■ **原文摘录**
_ _ _ _ _ _ _
Flink源码篇 No.6-任务提交之启动ResourceManager(per-job on yarn)

第1章 create创建并启动resourceManager

回到最初创建resourceManager的地方: 

org.apache.flink.runtime.entrypoint.component.DefaultDispatcherResourceManagerComponentFactory#create

@Override
public DispatcherResourceManagerComponent create(
		Configuration configuration,
		Executor ioExecutor,
		RpcService rpcService,
		HighAvailabilityServices highAvailabilityServices,
		BlobServer blobServer,
		HeartbeatServices heartbeatServices,
		MetricRegistry metricRegistry,
		ArchivedExecutionGraphStore archivedExecutionGraphStore,
		MetricQueryServiceRetriever metricQueryServiceRetriever,
		FatalErrorHandler fatalErrorHandler) throws Exception {

		// ...
_ _ _ _ _ _ _
■ **数据集摘录**
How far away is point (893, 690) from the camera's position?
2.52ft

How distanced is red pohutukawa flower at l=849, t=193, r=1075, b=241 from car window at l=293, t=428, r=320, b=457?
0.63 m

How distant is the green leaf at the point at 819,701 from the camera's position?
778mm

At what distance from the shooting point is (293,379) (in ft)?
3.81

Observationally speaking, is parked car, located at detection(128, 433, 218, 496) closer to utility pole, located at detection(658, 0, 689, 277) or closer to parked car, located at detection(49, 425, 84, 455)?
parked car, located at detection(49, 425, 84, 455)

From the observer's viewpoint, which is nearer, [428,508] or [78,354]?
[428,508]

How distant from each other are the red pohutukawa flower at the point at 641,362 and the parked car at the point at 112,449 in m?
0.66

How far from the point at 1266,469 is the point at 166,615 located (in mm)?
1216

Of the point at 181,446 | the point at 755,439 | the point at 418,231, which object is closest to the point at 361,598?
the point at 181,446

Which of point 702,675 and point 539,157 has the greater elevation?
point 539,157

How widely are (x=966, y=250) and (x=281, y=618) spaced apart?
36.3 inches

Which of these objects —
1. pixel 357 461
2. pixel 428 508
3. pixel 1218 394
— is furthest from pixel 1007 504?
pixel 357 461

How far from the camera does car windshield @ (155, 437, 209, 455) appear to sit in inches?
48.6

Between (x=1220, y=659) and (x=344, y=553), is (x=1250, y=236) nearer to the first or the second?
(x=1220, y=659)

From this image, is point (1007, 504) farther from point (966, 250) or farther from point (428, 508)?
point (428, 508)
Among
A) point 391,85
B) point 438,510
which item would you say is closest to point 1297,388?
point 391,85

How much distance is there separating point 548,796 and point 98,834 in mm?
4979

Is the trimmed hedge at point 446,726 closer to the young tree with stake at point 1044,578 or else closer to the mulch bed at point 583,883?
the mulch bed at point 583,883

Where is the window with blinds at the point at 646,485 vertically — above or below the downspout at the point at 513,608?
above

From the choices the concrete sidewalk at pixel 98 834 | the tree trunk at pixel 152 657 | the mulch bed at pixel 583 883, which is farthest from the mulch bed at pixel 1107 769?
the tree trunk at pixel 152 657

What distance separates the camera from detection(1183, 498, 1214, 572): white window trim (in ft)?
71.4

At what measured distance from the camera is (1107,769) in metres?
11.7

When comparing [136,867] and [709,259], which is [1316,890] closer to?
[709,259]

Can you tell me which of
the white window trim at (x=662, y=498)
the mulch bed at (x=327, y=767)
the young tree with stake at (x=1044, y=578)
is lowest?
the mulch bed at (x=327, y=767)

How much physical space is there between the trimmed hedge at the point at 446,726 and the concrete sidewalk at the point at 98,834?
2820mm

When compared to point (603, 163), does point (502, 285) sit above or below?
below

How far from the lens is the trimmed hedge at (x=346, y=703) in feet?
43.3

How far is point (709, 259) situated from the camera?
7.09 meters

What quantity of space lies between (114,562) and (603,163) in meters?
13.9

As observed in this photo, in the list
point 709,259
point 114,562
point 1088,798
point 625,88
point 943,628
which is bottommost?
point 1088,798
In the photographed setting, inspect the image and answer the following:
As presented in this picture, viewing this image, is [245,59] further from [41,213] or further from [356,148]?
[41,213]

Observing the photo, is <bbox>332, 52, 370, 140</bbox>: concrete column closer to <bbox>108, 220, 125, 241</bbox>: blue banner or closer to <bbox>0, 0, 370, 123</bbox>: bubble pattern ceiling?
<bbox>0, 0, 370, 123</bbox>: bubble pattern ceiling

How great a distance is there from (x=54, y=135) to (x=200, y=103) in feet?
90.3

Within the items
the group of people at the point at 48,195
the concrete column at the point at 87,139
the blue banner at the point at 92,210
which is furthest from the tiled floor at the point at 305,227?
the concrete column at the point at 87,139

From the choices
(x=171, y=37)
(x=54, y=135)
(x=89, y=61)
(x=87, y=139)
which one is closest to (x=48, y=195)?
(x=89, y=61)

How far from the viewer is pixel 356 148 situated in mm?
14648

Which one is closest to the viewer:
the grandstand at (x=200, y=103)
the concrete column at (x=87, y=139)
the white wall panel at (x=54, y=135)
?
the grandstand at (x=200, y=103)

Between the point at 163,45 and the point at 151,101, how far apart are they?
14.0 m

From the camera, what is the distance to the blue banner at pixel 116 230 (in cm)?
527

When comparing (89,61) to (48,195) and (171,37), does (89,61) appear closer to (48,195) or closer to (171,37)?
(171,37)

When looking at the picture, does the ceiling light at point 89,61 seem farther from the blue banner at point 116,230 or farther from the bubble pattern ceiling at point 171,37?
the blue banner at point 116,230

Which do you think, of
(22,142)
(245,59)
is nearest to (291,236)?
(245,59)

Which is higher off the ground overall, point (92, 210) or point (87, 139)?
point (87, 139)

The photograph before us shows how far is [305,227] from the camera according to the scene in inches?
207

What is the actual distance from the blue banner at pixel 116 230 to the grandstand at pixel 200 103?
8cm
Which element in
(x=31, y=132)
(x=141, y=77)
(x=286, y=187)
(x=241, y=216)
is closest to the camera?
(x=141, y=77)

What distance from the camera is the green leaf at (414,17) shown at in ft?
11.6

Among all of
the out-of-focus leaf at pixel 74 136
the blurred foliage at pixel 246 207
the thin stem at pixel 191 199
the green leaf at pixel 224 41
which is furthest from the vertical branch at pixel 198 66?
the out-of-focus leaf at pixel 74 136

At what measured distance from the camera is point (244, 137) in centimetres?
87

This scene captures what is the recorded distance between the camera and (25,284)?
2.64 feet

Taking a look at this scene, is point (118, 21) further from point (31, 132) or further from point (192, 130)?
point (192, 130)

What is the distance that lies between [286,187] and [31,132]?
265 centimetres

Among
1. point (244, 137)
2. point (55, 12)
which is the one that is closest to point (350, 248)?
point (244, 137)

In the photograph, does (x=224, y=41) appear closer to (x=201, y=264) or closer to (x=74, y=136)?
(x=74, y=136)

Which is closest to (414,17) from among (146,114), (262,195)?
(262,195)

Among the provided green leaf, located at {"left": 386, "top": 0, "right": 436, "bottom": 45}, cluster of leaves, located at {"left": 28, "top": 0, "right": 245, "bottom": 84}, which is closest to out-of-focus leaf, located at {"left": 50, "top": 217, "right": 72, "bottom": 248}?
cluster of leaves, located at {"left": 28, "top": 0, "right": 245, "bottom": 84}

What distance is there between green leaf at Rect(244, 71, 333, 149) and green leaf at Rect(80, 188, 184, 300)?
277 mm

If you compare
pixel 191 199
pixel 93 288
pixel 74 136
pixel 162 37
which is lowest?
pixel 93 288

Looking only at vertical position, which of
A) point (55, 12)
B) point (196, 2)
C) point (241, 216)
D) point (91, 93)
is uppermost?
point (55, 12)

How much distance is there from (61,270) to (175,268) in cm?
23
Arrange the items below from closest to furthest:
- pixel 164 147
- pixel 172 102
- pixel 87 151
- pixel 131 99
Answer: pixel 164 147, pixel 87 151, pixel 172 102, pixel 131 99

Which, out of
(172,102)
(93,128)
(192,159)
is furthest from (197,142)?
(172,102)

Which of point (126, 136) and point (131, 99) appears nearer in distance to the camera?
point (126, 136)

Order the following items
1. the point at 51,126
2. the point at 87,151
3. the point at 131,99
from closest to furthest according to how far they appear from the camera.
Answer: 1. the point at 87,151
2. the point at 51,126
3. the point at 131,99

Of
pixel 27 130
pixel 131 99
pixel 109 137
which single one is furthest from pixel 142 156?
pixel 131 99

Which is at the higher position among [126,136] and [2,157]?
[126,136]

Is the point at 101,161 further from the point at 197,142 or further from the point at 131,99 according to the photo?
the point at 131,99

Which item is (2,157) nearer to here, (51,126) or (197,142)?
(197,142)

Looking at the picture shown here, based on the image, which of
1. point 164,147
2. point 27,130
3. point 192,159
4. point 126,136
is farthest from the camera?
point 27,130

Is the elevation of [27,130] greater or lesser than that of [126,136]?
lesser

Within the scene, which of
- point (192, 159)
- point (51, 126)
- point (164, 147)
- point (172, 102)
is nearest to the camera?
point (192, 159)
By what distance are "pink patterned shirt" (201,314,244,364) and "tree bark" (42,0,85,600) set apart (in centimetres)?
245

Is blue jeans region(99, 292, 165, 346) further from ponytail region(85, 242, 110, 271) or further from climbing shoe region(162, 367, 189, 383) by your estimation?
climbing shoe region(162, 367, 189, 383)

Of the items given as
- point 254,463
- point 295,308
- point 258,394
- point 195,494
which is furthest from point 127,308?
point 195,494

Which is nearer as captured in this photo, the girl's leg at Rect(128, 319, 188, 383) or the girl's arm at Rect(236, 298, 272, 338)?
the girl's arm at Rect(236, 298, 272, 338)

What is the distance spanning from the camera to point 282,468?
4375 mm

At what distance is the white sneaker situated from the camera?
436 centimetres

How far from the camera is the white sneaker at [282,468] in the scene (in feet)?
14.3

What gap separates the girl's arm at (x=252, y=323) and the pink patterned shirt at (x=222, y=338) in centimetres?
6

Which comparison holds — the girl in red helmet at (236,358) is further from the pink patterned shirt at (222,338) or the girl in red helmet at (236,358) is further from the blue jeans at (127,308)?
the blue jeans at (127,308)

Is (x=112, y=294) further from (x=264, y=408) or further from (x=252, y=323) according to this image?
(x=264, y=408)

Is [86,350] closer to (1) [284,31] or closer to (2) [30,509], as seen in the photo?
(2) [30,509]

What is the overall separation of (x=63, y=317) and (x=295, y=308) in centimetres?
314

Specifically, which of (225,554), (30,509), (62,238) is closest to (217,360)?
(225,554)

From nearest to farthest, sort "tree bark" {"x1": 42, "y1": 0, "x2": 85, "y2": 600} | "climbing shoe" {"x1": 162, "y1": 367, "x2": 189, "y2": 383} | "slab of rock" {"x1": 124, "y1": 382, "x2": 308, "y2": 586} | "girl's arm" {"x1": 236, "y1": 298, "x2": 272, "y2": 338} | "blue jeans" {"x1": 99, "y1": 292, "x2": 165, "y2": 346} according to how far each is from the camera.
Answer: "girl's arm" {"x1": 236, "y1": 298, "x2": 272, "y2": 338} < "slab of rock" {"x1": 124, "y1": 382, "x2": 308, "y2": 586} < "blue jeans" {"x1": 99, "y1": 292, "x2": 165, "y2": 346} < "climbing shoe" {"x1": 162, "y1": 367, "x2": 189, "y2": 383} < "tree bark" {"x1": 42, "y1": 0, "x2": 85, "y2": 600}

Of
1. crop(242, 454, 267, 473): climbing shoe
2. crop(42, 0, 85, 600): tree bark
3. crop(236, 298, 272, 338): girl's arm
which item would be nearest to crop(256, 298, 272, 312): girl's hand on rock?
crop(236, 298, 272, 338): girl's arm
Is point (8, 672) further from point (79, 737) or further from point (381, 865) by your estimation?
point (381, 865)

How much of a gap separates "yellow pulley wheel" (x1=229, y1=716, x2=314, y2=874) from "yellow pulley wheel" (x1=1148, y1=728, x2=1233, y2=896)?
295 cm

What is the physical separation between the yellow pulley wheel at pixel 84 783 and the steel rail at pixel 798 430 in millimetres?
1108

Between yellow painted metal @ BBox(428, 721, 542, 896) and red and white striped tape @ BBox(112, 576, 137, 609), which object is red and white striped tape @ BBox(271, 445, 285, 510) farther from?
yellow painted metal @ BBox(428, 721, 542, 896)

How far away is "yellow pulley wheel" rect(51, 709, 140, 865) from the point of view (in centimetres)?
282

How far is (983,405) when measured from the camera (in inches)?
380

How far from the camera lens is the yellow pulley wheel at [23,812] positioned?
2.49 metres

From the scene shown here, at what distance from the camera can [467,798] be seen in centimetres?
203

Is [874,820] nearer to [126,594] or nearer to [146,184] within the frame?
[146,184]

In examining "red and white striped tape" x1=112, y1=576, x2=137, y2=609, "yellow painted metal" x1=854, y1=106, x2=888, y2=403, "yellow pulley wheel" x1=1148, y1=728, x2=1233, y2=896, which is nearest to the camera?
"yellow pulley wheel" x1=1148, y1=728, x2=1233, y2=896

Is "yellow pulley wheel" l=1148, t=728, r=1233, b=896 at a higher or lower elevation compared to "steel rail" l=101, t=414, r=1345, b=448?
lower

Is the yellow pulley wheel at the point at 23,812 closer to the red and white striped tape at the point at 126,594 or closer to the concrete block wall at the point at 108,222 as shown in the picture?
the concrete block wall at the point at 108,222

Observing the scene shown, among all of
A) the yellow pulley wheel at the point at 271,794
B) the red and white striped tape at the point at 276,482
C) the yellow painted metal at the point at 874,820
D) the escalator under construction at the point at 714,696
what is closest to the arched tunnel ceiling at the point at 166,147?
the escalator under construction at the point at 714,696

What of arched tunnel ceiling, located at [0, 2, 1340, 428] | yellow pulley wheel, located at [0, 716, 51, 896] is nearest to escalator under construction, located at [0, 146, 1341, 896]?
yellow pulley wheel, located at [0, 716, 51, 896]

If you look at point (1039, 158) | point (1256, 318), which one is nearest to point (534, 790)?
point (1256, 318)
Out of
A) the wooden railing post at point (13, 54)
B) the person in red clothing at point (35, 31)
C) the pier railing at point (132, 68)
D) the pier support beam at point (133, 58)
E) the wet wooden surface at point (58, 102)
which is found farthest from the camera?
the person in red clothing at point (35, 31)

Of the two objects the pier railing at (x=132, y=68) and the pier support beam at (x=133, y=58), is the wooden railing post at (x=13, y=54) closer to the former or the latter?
_ _ _ _ _ _ _
■ **练习说明**
在原文摘录的 create 方法中，找出类型名以 Service 或 Services 结尾的全部参数，并写出每个参数的类型和名称。 请只依据原文摘录作答。

■ **书面答案**
RpcService rpcService
HighAvailabilityServices highAvailabilityServices
HeartbeatServices heartbeatServices